══ Records shown ══
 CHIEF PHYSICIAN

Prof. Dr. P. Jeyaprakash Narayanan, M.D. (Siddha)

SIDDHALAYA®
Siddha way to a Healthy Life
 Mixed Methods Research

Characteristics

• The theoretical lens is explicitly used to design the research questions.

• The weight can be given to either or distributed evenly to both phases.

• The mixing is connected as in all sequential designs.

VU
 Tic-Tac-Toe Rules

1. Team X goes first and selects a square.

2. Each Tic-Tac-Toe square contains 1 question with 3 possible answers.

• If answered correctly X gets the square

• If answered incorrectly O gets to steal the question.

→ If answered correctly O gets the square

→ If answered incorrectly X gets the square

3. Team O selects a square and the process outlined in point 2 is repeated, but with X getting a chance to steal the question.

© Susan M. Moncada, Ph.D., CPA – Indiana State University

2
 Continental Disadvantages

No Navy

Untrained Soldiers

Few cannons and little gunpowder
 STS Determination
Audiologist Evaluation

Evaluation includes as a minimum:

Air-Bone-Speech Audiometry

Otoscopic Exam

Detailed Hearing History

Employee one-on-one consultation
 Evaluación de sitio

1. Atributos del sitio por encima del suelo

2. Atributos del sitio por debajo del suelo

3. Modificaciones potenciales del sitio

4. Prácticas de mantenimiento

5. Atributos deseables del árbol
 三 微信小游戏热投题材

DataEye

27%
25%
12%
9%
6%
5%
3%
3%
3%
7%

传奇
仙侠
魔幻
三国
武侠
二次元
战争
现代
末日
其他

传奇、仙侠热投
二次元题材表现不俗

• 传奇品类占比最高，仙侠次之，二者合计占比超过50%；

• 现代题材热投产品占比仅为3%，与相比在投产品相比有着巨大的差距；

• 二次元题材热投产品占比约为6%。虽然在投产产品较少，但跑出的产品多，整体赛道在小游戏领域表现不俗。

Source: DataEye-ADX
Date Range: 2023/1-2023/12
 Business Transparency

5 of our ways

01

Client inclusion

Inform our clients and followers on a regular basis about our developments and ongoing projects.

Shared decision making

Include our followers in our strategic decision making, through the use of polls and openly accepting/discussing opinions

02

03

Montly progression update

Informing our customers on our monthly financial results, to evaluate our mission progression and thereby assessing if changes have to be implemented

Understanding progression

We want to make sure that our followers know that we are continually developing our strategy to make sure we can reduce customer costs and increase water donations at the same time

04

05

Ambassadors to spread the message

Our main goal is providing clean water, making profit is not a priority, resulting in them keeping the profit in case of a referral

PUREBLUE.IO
═══
> **Assignment**
All the material above is to be returned exactly as it stands.

> **Exercise solution**
 CHIEF PHYSICIAN

Prof. Dr. P. Jeyaprakash Narayanan, M.D. (Siddha)

SIDDHALAYA®
Siddha way to a Healthy Life
 Mixed Methods Research

Characteristics

• The theoretical lens is explicitly used to design the research questions.

• The weight can be given to either or distributed evenly to both phases.

• The mixing is connected as in all sequential designs.

VU
 Tic-Tac-Toe Rules

1. Team X goes first and selects a square.

2. Each Tic-Tac-Toe square contains 1 question with 3 possible answers.

• If answered correctly X gets the square

• If answered incorrectly O gets to steal the question.

→ If answered correctly O gets the square

→ If answered incorrectly X gets the square

3. Team O selects a square and the process outlined in point 2 is repeated, but with X getting a chance to steal the question.

© Susan M. Moncada, Ph.D., CPA – Indiana State University

2
 Continental Disadvantages

No Navy

Untrained Soldiers

Few cannons and little gunpowder
 STS Determination
Audiologist Evaluation

Evaluation includes as a minimum:

Air-Bone-Speech Audiometry

Otoscopic Exam

Detailed Hearing History

Employee one-on-one consultation
 Evaluación de sitio

1. Atributos del sitio por encima del suelo

2. Atributos del sitio por debajo del suelo

3. Modificaciones potenciales del sitio

4. Prácticas de mantenimiento

5. Atributos deseables del árbol
 三 微信小游戏热投题材

DataEye

27%
25%
12%
9%
6%
5%
3%
3%
3%
7%

传奇
仙侠
魔幻
三国
武侠
二次元
战争
现代
末日
其他

传奇、仙侠热投
二次元题材表现不俗

• 传奇品类占比最高，仙侠次之，二者合计占比超过50%；

• 现代题材热投产品占比仅为3%，与相比在投产品相比有着巨大的差距；

• 二次元题材热投产品占比约为6%。虽然在投产产品较少，但跑出的产品多，整体赛道在小游戏领域表现不俗。

Source: DataEye-ADX
Date Range: 2023/1-2023/12
 Business Transparency

5 of our ways

01

Client inclusion

Inform our clients and followers on a regular basis about our developments and ongoing projects.

Shared decision making

Include our followers in our strategic decision making, through the use of polls and openly accepting/discussing opinions

02

03

Montly progression update

Informing our customers on our monthly financial results, to evaluate our mission progression and thereby assessing if changes have to be implemented

Understanding progression

We want to make sure that our followers know that we are continually developing our strategy to make sure we can reduce customer costs and increase water donations at the same time

04

05

Ambassadors to spread the message

Our main goal is providing clean water, making profit is not a priority, resulting in them keeping the profit in case of a referral

PUREBLUE.IO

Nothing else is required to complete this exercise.